**MATERIAL FOR THIS EXERCISE**
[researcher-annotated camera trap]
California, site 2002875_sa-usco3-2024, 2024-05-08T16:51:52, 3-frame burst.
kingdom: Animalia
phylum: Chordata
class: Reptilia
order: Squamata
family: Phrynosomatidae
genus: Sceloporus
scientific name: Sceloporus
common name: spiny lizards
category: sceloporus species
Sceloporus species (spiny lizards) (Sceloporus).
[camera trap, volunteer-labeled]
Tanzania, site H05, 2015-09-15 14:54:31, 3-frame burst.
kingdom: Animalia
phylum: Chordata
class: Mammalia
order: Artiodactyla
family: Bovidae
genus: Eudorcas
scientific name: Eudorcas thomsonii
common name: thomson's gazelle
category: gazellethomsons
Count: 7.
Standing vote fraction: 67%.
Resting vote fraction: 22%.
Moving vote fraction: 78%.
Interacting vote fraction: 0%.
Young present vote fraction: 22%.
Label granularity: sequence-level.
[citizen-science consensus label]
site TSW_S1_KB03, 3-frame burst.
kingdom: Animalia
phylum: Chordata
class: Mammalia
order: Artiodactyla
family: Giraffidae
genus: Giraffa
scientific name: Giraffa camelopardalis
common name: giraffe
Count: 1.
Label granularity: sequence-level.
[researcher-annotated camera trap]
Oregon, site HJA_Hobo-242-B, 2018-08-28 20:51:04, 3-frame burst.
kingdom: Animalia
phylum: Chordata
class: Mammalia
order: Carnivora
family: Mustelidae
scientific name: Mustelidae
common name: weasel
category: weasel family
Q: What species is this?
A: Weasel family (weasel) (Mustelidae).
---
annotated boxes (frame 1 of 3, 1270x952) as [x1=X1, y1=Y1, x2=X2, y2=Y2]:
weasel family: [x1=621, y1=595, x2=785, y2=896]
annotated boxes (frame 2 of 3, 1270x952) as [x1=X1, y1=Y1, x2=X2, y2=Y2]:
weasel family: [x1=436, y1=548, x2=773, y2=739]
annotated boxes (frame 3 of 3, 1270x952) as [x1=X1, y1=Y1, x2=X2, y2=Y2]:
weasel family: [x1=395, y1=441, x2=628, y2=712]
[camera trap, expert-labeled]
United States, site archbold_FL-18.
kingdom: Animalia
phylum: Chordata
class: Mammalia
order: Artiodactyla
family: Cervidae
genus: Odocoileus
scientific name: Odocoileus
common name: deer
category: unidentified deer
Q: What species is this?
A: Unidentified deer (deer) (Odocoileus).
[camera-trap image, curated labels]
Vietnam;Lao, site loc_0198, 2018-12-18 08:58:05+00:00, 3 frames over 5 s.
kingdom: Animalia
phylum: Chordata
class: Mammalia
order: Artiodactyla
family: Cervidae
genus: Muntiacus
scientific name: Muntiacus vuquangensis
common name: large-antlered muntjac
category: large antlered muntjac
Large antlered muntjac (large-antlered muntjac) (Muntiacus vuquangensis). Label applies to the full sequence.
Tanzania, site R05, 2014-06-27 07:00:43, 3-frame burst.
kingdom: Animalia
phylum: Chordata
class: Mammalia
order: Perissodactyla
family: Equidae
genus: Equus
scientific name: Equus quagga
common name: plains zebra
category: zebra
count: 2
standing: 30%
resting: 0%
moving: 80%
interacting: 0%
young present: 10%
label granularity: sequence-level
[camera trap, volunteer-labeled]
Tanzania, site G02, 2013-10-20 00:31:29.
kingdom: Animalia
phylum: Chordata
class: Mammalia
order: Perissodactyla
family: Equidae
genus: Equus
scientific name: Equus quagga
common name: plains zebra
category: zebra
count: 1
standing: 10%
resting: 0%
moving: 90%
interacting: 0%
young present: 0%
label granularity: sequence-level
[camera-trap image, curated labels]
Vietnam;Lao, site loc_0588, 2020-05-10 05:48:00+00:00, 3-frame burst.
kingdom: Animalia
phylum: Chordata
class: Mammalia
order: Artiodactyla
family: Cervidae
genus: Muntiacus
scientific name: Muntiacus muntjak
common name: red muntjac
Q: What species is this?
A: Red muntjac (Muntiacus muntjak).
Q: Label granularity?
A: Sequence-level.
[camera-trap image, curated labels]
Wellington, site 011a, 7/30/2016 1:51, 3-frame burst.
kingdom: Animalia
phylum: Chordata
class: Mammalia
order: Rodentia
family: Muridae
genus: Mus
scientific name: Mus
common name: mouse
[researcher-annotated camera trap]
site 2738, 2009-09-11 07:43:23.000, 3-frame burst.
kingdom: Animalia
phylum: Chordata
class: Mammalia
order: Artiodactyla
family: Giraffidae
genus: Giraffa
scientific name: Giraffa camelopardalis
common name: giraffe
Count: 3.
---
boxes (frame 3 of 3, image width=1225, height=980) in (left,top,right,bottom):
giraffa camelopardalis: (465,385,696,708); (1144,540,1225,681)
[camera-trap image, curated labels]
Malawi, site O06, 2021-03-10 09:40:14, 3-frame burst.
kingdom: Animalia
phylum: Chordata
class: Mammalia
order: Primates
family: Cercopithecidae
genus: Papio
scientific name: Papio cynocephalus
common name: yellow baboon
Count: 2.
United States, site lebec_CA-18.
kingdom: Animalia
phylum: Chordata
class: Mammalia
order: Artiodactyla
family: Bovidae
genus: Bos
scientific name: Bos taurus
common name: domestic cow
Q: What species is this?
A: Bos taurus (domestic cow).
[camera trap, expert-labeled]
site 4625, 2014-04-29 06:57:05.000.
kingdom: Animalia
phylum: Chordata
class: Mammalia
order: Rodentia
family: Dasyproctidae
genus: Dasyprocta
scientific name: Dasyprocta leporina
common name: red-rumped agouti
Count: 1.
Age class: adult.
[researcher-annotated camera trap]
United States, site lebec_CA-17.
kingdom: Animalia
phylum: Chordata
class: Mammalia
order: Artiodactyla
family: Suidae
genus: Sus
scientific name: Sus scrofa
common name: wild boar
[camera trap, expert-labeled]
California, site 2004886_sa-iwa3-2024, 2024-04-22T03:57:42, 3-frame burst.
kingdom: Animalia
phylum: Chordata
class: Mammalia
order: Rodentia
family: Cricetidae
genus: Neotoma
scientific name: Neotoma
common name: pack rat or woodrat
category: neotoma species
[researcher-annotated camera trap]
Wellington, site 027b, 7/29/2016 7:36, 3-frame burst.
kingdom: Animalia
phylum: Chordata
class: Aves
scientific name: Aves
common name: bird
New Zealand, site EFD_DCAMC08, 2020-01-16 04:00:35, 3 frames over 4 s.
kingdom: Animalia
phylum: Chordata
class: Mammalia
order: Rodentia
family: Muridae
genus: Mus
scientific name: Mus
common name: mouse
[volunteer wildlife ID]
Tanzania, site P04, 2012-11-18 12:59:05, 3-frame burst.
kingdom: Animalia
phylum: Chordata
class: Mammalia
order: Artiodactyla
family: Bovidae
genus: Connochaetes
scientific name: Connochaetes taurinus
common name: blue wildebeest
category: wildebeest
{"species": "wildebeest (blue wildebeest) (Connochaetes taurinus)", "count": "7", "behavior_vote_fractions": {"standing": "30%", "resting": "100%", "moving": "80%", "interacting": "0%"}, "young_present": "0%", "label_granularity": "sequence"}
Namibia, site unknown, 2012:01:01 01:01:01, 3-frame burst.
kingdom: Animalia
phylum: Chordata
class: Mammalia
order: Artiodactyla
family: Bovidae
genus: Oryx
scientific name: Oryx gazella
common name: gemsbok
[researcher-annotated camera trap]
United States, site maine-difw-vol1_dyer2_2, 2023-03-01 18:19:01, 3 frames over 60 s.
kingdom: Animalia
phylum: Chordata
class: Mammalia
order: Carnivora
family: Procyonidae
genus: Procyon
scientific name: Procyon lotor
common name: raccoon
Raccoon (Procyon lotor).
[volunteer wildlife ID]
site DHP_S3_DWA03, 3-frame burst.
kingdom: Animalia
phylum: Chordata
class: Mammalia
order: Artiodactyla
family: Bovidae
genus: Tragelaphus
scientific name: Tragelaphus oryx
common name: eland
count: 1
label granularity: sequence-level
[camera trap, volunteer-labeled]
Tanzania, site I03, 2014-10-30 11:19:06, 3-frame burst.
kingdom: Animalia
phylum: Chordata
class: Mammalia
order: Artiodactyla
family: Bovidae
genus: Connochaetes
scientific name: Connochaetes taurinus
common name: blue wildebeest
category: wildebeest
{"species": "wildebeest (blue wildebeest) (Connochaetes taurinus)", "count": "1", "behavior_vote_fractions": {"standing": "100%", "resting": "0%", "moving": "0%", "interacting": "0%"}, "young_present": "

**EXERCISE REQUIREMENTS**
Please copy each line of the entries in which the word "States" shows up.

**TASK RESULT**
United States, site archbold_FL-18.
United States, site lebec_CA-18.
United States, site lebec_CA-17.
United States, site maine-difw-vol1_dyer2_2, 2023-03-01 18:19:01, 3 frames over 60 s.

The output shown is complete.